Unnamed: 0,County,Poor mental health days
3243,Alamance County,3.6
3244,Alamance County,3.6
3245,Alexander County,4.6
3246,Alexander County,4.6
3247,Alleghany County,4.4


# Exporting Data
1. **Export the Entire DataFrame**

To export the entire DataFrame `df` to a CSV file:




In [24]:
# Export the entire DataFrame to a CSV file
df.to_csv('output_data.csv', index=False)




*   `index=False`: Prevents pandas from writing row indices.

*  `'output_data.csv'`: The name of the CSV file that will be created. You can change the file name and path as needed.




2. **Check the Exported File**

After exporting, check the directory where you saved the file to ensure it has been created.

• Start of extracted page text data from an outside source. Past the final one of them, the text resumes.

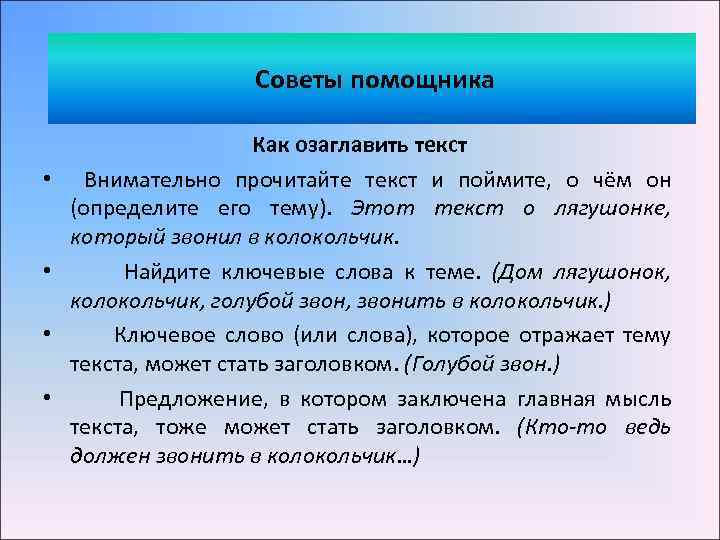 Советы помощника

Как озаглавить текст

• Внимательно прочитайте текст и поймите, о чём он (определите его тему). Этот текст о лягушонке, который звонил в колокольчик.

• Найдите ключевые слова к теме. (Дом лягушонок, колокольчик, голубой звон, звонить в колокольчик.)

• Ключевое слово (или слова), которое отражает тему текста, может стать заголовком. (Голубой звон.)

• Предложение, в котором заключена главная мысль текста, тоже может стать заголовком. (Кто-то ведь должен звонить в колокольчик…)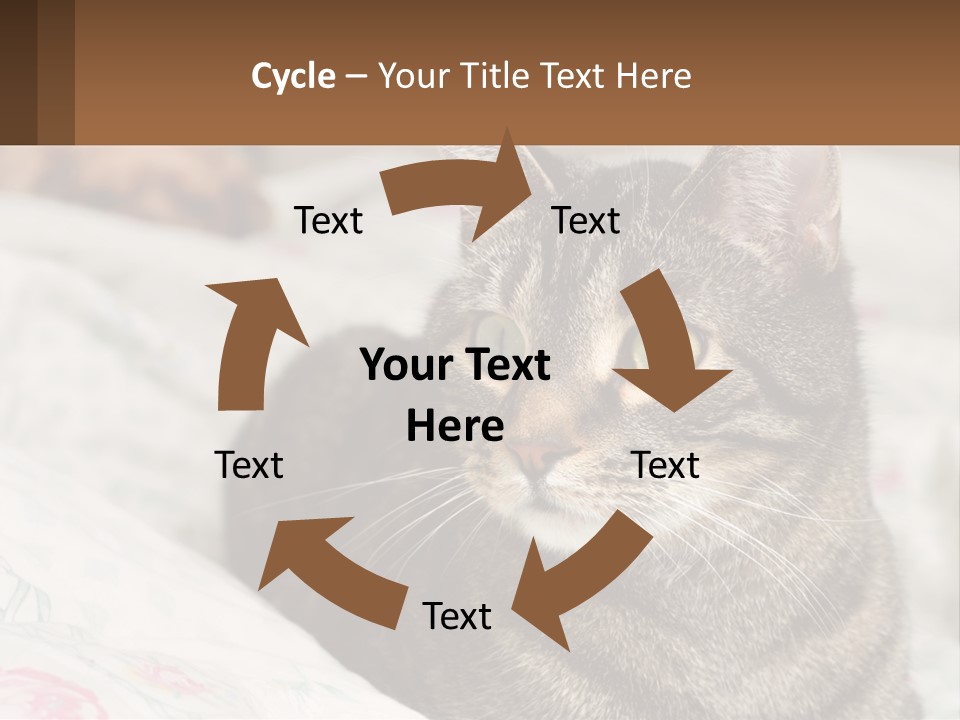 Cycle – Your Title Text Here

Text

Text

Your Text Here

Text

Text

Text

If you're working with Colab or a local environment, make sure to specify the correct file path.

# **Conclusion**

Following the example above, you can load, explore, and analyze your `.CSV` data efficiently using Python. You can start right from loading your data into a pandas DataFrame to different operations like looking into the structure of your data, filtering for certain conditions, or analyzing key statistics. Besides that, you may save the processed or filtered data for future use to keep your work organized and reproducible.

This approach provides a strong framework towards handling `.CSV` files for deeper insight into your dataset with minimal effort. The mentioned methods make data analysis quite straightforward and effective, whether working locally or deploying on cloud platforms. Happy coding!